Never knowingly undersolved.

Independent 7007 by Nimrod

Posted by nmsindy on April 1st, 2009


A very good puzzle for April Fool’s Day by Nimrod.     Very tough, solving time, 66 mins.   There’s a Nina  which I refer to after the clue explanations.

* = anagram


6 PAUL   Robbing Peter to pay Paul, as in proverb.  Peter = safe.    I liked this.

7 GET THE CHOP    Double definition I got early on.

9 IVOR(y)

10 OR TH (OPTER) A   (hat)*    Cockroaches.   Order a very brief definition, but fair

12 SE (A) TTLE     There’s a University of Washington in Seattle, Google confirms

13 SORT OUT   Double definition with excellent surface reading

14 NO-W IN    I liked this, but trust it does not refer to Barack at this early stage of his presidency…

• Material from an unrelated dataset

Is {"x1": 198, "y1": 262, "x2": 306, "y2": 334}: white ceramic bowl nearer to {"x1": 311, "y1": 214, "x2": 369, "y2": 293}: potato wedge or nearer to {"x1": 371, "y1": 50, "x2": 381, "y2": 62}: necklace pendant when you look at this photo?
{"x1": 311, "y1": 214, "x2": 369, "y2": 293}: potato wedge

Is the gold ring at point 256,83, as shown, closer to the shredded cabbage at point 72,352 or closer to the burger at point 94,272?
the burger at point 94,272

16 SON   Empty tin = SN (symbol for tin) with O in it.     I got this only near the end, but it seems so obvious when you see it.

18 I ON IC(e)

19 A (LSO) RAN   Aran Islands off West coast of Ireland.   London Symphony Orchestra (players)

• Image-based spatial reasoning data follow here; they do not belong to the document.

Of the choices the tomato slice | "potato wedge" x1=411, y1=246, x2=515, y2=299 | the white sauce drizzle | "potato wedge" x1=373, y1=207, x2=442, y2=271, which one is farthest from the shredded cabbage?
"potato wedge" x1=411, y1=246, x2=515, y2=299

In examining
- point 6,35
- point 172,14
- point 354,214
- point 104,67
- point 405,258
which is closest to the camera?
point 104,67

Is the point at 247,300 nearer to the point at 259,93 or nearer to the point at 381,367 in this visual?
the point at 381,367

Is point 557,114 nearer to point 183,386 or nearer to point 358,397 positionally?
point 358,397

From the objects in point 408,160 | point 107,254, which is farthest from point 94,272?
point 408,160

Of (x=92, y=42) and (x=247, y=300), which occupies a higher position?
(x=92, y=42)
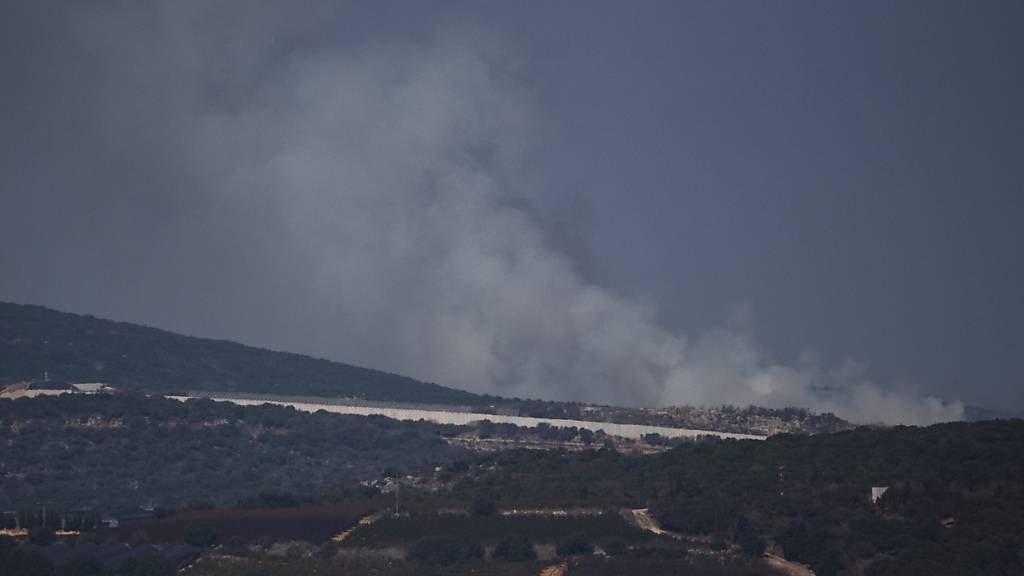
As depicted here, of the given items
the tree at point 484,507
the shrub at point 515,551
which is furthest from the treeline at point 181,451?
the shrub at point 515,551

21 I’LL WILL (leave i.e. bequeathe)

23 R(O)AD RUNNER   Hard

24 DEMO   Hidden

25 LARCENISTS   (clean stirs)*   rhyming slang  tea leaves = thieves

26 STYE   Hidden &lit


1 C (U POLe) A   ca = about    Tough

2 DEBRI (E F) S     Definition:   After the event, reports      Very good



5 SHOEHORN    My last entry   (snore hho)*   Water = H2O

6 POISSON D’AVRIL   April fool – refers to theme   poisson = fish (swimmer) in French

8 PRACTICAL JOKE   (erotic lap Jack)*   Also thematic for the day.

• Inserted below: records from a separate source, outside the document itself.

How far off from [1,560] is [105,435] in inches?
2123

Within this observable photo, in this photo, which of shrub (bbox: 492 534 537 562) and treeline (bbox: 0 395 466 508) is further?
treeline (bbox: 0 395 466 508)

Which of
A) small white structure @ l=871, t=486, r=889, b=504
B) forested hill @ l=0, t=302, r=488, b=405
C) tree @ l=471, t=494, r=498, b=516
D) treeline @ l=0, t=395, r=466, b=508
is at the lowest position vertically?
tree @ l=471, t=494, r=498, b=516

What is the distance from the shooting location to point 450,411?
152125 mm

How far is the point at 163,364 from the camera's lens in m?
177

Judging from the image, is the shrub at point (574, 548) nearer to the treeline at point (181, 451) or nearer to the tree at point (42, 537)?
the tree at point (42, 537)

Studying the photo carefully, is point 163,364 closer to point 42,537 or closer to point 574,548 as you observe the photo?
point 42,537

15 WI (SEAC) RE    (case)*

17 NOISETTE    Double definition.  Nutty/hybrid rose.   I got this only when I’d all the crossing letters

20 N (UNCI)O

22 I D(E) ATE

Nina:   As well as the thematic entries in the outermost columns.  APRIL FOOLS DAY can be seen in the diagonal from the A of PAUL to the Y of STYE.   I saw this only at the very end.

8 Responses to “Independent 7007 by Nimrod”

  1. Ali says:

    Jeez, this was tough.

    I very nearly gave up with only half the grid filled, but then spotted the diagonal Nina and that seemed to help me a lot. Still ended up 5 clues short, but that’s par for the course for me when it comes to Nimrod. Despite having done a French degree, I only knew POISSON D’AVRIL from the Azed comp a while back and needed all the checking letters before I got it. Enjoyed the PAUL clue too.

  2. Ray Folwell says:

    I didn’t manage to finish the NE corner, partly because I put FOR THE CHOP in.
    Failed to spot the Nina as well, I was looking for something across the top and bottom rows.

  3. rightback says:

    Some great clues in here; the Nina certainly helped me finish. ROADRUNNER was my last entry, I spent ages trying to justify ‘rearranged’ or ‘rearranger’.

  4. Wil Ransome says:

    Agreed, Ali. Defeated me, not helped by my failing to see the diagonal Nina. Even now can’t see why ‘Rad’ is a political reformer in 23ac.

    One quibble: 17dn: OK a noisette is a hybrid rose, but it doesn’t mean ‘nutty’ (unless there is some sense in some dictionary of which I am unaware). I don’t like this type of clueing.

  5. Allan_C says:

    Noisette: a nut-like or nut-flavoured sweet (Chambers)

  6. nmsindy says:

    Re Wil’s points at 4, RAD = radical (in politics). Re ‘nutty’, I did look in a number of dicts before posting and while NOISETTE is generally a noun, it was given in a adjectival sense also in at least one.

  7. eimi says:

    Indeed. Collins, the most useful dictionary for Indy puzzles, gives the adjective as its first definition: flavoured or made with hazelnuts, hence, rather unspecifically but still fairly, I think, nutty.

  8. Al Streatfield says:

    “Collins, the most useful dictionary for Indy puzzles…

    This seems rather strange, to my way of thinking. No statistics available, of course, but at a guess, the most popular dictionary for people who do cryptic crosswords is Chambers. (I’ve never had a Collins. The popularity of this has probably increased by the Guardian giving Collins dictionary as its prize).